- Born: 5 December 1954 (age 71)
- Education: St Anne's College, Oxford
- Occupations: Businessperson and lawyer

= Irene Dorner =

American businesswoman (born 1954)

Irene Mitchell Dorner (born 5 December 1954) was the former president, CEO and managing director of HSBC North America Holdings Inc. and HSBC USA. In 2014, she retired from her 32-year career at HSBC. A qualified barrister at law, during her career Dorner worked in a range of roles in the United Kingdom and internationally. She was the first woman CEO of HSBC, Malaysia.

As well as being chairman of Control Risks, she is a non-executive director of Rolls-Royce and AXA

==Education and career==
Dorner attended Whitley Bay Grammar School and St Anne's College, Oxford where she received an MA in jurisprudence in 1976. She was called to the bar at Middle Temple in 1977. She is an Honorary Fellow of St Anne's College, Oxford.

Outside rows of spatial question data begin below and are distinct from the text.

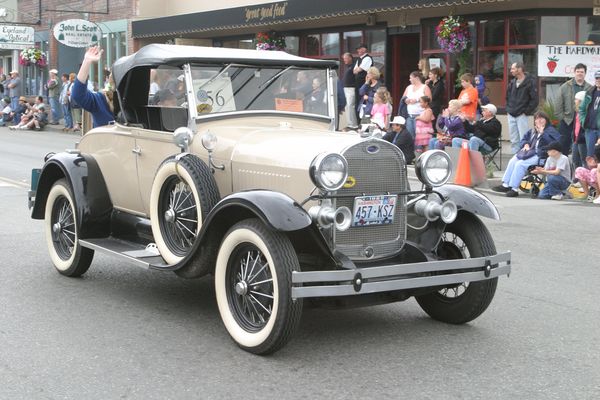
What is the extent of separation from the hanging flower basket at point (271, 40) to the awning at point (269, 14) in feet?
1.80

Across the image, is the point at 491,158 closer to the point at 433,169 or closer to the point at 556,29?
the point at 556,29

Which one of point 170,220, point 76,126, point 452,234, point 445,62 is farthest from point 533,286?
point 76,126

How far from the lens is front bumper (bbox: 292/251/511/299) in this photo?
4.88m

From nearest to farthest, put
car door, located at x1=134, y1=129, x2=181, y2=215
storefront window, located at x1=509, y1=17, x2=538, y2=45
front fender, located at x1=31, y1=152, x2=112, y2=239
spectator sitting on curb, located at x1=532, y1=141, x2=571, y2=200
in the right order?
car door, located at x1=134, y1=129, x2=181, y2=215 < front fender, located at x1=31, y1=152, x2=112, y2=239 < spectator sitting on curb, located at x1=532, y1=141, x2=571, y2=200 < storefront window, located at x1=509, y1=17, x2=538, y2=45

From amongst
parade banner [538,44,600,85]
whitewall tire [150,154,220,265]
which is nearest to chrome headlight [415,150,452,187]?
whitewall tire [150,154,220,265]

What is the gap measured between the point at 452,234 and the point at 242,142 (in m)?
1.53

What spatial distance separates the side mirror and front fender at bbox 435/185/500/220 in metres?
1.69

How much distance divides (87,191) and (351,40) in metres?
17.5

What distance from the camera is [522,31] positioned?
18922mm

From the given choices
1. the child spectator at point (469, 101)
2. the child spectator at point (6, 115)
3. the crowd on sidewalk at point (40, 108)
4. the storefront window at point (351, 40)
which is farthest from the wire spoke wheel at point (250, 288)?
the child spectator at point (6, 115)

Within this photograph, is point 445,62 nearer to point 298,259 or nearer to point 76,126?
point 76,126

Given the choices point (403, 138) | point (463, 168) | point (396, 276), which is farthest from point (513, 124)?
point (396, 276)

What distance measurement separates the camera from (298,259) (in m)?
5.32

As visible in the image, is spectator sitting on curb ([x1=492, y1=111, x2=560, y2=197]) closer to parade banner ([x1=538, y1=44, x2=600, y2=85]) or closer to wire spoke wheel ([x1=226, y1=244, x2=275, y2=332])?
parade banner ([x1=538, y1=44, x2=600, y2=85])
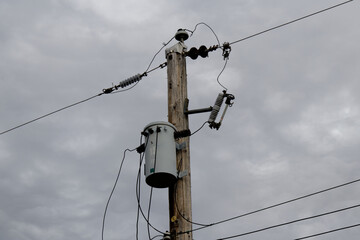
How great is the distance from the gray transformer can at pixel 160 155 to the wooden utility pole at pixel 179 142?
6.3 inches

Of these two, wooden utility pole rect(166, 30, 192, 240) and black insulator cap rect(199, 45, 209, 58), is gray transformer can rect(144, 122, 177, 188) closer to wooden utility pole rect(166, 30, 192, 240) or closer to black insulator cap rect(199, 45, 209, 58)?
wooden utility pole rect(166, 30, 192, 240)

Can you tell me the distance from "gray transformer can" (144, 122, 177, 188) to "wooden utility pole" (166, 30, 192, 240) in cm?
16

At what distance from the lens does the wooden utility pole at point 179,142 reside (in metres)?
6.95

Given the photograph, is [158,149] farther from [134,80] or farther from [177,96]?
[134,80]

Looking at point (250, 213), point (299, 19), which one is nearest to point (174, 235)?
Result: point (250, 213)

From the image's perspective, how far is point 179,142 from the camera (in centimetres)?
758

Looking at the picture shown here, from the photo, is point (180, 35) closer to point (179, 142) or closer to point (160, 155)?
point (179, 142)

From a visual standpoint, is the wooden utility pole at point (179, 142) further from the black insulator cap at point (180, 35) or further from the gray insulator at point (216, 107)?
the gray insulator at point (216, 107)

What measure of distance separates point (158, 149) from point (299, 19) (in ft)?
12.4

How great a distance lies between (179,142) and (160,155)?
473mm

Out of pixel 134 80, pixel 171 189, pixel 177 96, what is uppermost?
pixel 134 80

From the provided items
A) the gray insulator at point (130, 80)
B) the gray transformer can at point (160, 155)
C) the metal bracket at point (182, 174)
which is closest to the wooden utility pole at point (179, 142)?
the metal bracket at point (182, 174)

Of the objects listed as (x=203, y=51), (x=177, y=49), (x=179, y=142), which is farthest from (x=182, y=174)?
(x=203, y=51)

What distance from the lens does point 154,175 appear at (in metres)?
7.15
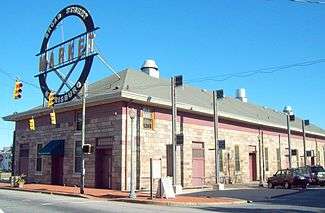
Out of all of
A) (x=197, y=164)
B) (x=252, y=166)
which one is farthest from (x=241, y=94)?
(x=197, y=164)

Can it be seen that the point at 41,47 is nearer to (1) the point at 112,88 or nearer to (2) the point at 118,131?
(1) the point at 112,88

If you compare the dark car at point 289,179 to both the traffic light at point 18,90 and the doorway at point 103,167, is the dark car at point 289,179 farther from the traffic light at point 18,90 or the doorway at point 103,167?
the traffic light at point 18,90

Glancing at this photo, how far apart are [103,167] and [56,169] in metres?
5.82

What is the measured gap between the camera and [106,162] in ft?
98.7

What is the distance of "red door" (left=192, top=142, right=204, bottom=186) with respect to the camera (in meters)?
33.8

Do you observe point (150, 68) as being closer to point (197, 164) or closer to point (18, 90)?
point (197, 164)

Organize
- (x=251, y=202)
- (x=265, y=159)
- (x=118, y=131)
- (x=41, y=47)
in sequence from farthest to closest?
(x=265, y=159) < (x=41, y=47) < (x=118, y=131) < (x=251, y=202)

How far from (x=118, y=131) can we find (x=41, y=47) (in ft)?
40.4

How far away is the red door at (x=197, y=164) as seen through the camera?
33781 millimetres

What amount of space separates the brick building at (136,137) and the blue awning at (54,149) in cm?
7

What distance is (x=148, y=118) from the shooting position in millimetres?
30297

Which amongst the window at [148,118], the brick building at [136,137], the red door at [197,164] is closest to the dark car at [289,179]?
the brick building at [136,137]

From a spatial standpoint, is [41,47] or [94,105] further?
[41,47]

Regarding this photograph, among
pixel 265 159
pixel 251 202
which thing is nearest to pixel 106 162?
pixel 251 202
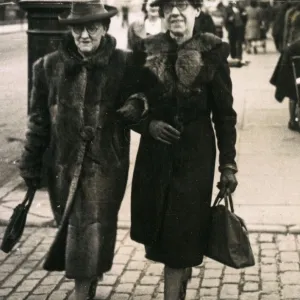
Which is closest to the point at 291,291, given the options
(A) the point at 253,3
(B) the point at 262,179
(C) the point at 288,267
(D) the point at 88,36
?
(C) the point at 288,267

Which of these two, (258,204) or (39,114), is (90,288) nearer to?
(39,114)

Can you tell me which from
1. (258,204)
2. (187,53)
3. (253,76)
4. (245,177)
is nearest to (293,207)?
(258,204)

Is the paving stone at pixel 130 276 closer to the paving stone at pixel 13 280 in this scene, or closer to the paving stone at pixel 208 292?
the paving stone at pixel 208 292

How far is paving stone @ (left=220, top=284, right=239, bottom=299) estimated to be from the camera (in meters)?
5.24

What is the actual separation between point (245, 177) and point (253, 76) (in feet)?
35.6

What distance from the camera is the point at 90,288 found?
5113 mm

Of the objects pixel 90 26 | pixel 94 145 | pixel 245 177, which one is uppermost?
pixel 90 26

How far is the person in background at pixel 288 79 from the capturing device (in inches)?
434

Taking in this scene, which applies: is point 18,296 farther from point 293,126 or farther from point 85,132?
point 293,126

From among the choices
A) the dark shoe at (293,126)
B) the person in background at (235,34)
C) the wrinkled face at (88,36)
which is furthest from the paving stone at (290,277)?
the person in background at (235,34)

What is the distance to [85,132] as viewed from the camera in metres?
4.67

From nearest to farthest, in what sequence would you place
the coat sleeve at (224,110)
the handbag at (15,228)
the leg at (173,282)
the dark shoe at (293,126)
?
the coat sleeve at (224,110) < the leg at (173,282) < the handbag at (15,228) < the dark shoe at (293,126)

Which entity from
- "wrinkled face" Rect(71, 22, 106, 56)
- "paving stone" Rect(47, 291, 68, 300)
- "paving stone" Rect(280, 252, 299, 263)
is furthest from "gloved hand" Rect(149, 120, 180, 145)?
"paving stone" Rect(280, 252, 299, 263)

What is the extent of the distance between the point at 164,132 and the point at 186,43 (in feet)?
1.62
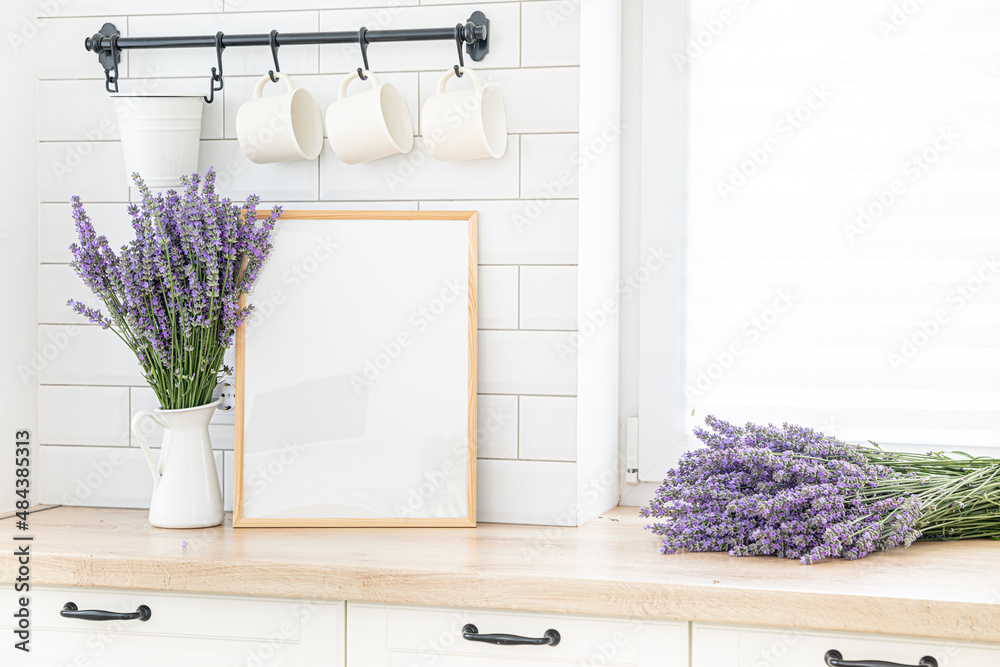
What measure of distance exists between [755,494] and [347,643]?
0.61 metres

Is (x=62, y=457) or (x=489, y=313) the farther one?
(x=62, y=457)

Dorner began her career in 1982 as an in-house lawyer at the merchant banking arm of Midland Bank, which was later acquired by HSBC. At HSBC, she was also the chief operating officer of treasury and capital markets and general manager of marketing and human resources. In 2007, she was appointed deputy chairman and CEO HSBC Bank Malaysia Berhad. In 2011, Dorner was appointed to run the US operations of HSBC. At the helm of HSBC during 2013's money laundering scandal, she's said "One of the things that I am trying to get through to our entire bank is I would rather you walked away from a piece of business that has a question mark next to it than do it in order to boost your bottom line. I am looking for sustainability." Dorner retired from HSBC in 2014.

In 2012, she was named the Most Powerful Woman in Banking by American Banker. In 2013, she was named as one of the 25 Most Powerful Women On Wall Street by Business Insider.

While she is now a vocal advocate for advancing women in business and finance, she recognizes that this advocacy could have begun earlier. “I only realized what was happening when I was 50, because there I was, making my way in the unconscious rules,” Dorner said. “I really do think the next push has got to come from the senior middle-management women who must stand up and be counted on this earlier than I did.”

Dorner suffered from ovarian cancer, but after six months of chemotherapy and surgery she became cancer free in 2012.

She took over as chairwoman of Virgin Money UK on 31 March 2018. This appointment created the first all-female leadership team at a major British bank, with Jayne-Anne Gadhia acting as chief executive officer.

In July 2019, it was announced Dorner would succeed Kevin Beeston as non-executive chair of Taylor Wimpey from 26 February 2020. Dorner is to step down after the company's April 2023 AGM, and will be replaced by former Land Securities executive Robert Noel.